What you will do:
A – According to the passage on Webster's dictionary, what was the price of the 1829 octavo?
B – Decide whether each statement agrees with the passage on Webster's dictionary. Answer yes or no for each, and quote the words that decide it. (i) The octavo had fewer entry words than the quarto. (ii) The octavo keeps all six of Webster's senses of war. (iii) The octavo shortened the entry for woman from fourteen lines to three.
**** Given passage ****
6

Tea and Copyright

Goodrich Takes Over

The one-volume octavo abridgment came out in late 1829. At 940 pages, it was about half the length of the 1828 quarto. Worcester and Goodrich had extracted large amounts of text, chiefly from Webster’s definitions and etymologies, streamlining many of Webster’s and making them less wordy and more quickly understandable to the average user. A quick look at the entry word deface in the quarto and octavo illustrates somewhat representatively the shortening of definition in the octavo:

1828 QUARTO: TO UNDO OR UNMAKE.

1.  To destroy or mar the face or surface of a thing; to injure the superficies or beauty; to disfigure; as, to deface a monument; to deface an edifice.

2.  To injure any thing; to destroy, spoil or mar; to erase or obliterate; as, to deface letters or writing; to deface a note, deed, or bond; to deface a record.

3.  To injure the appearance; to disfigure.

1829 OCTAVO

1.  To destroy or mar the face or surface of a thing; to injure the superficies or beauty; to disfigure.

2.  To injure any thing; to destroy, spoil, or mar; to erase or obliterate.

3.  To injure the appearance; to disfigure.

Worcester and Goodrich also added some thirty thousand to forty thousand new definitions and increased the number of entry words to 83,000, some 16,000 more than the quarto. One of their first decisions very likely was to banish Webster’s long “Introductory Dissertation on the Origin, History, and Connection of the Languages of Western Asia and of Europe,” which began by considering in what language Adam and Eve spoke to each other and going on from there to his theories about the origins of all languages. Instead of that, in a way adding insult to injury, they added Walker’s Key to the Classical Pronunciation of Greek, Latin, and Scripture Proper Names, anathema to Webster. There was no denying that this was a superior dictionary to the 1828 quarto, and far more usable. Also it cost $6 (about $150 today), a price within the reach of thousands who could not afford the $20 quarto. Immediately, it sold well and continued to do so through the years in a series of printings, reaching a fifteenth in 1836, with a thoroughly revised edition under Good-rich’s total control appearing in 1844.

To give some idea of Worcester and Goodrich’s compression of Webster’s definitions, we might look again at those cited earlier from the quarto (see chapter 4, section 9). It is good to keep in mind, as we consider them, Good-rich’s major role at Yale as pastor and religious adviser. Education now is reduced to only the first two lines, or a quarter, of Webster’s definition: “The bringing up, as of a child; instruction; formation of manners.” Marriage is deprived entirely (the last six lines) of Webster’s portrait of God’s role in marriage. Two additional senses or meanings are added to marriage, “a feast made on the occasion of a marriage”; and the scriptural/theological sense, “the union between Christ and his church by the covenant of grace.” For purpose all reference to a “Supreme Being” in the quarto is dropped; and while all five of Webster’s senses remain, they are drastically reduced, with one being judged as “hardly to be distinguished from the former.” Twenty-nine lines are cut down to nine. Forty-three long-winded lines of Webster’s war are now compressed into eleven lines, though all six of his senses are retained. Woman is shortened from fourteen lines to three; Webster’s two senses remain, but his religious and cautionary message is eliminated. No mention is made of a woman being “soft, mild, pitiful, and flexible.” From these examples alone, it is obvious that the definitions are purged of Webster’s personal views on these and thousands of other subjects.
**** Given information ****
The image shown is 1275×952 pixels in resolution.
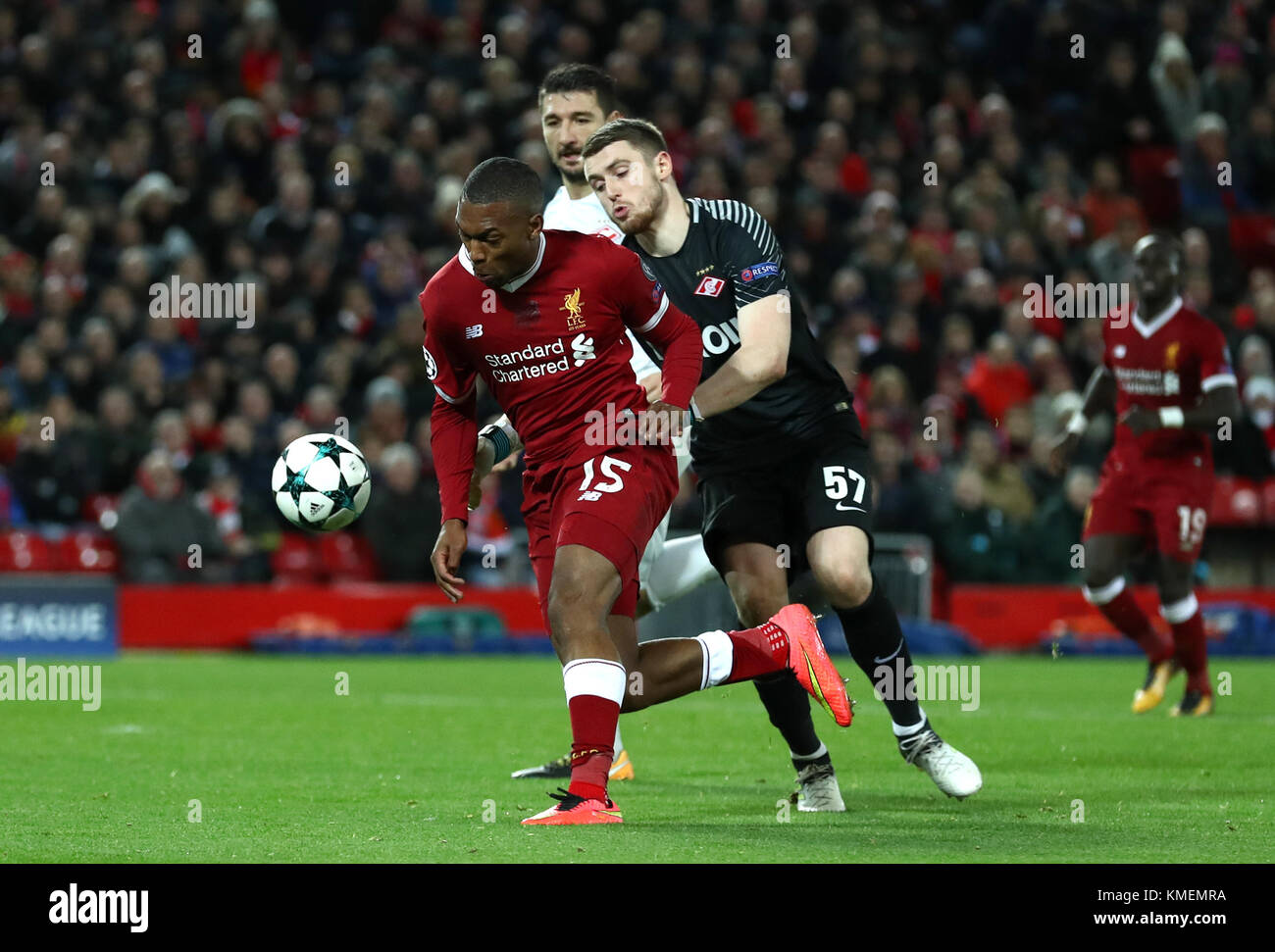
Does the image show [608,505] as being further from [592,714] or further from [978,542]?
[978,542]

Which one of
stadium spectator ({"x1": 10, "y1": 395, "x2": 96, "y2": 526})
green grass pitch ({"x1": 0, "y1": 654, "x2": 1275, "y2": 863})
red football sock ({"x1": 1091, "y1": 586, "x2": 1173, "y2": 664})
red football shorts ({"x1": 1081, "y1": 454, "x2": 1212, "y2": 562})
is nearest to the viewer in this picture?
green grass pitch ({"x1": 0, "y1": 654, "x2": 1275, "y2": 863})

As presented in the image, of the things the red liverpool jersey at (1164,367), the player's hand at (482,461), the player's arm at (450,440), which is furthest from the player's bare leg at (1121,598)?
the player's arm at (450,440)

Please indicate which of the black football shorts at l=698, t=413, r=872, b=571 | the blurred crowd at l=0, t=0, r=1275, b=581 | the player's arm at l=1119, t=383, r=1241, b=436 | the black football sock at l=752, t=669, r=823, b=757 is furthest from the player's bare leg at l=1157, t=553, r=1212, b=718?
the blurred crowd at l=0, t=0, r=1275, b=581

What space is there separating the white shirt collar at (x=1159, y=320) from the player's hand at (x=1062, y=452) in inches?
29.2

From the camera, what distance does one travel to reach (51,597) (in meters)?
14.4

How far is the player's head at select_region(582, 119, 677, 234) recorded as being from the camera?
267 inches

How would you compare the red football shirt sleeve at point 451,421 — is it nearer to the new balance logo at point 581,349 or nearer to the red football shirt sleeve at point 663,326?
****
Answers for the exercise:
A – $6 (about $150 today)

B –
(i) No: "increased the number of entry words to 83,000, some 16,000 more than the quarto"
(ii) Yes: "though all six of his senses are retained"
(iii) Yes: "Woman is shortened from fourteen lines to three"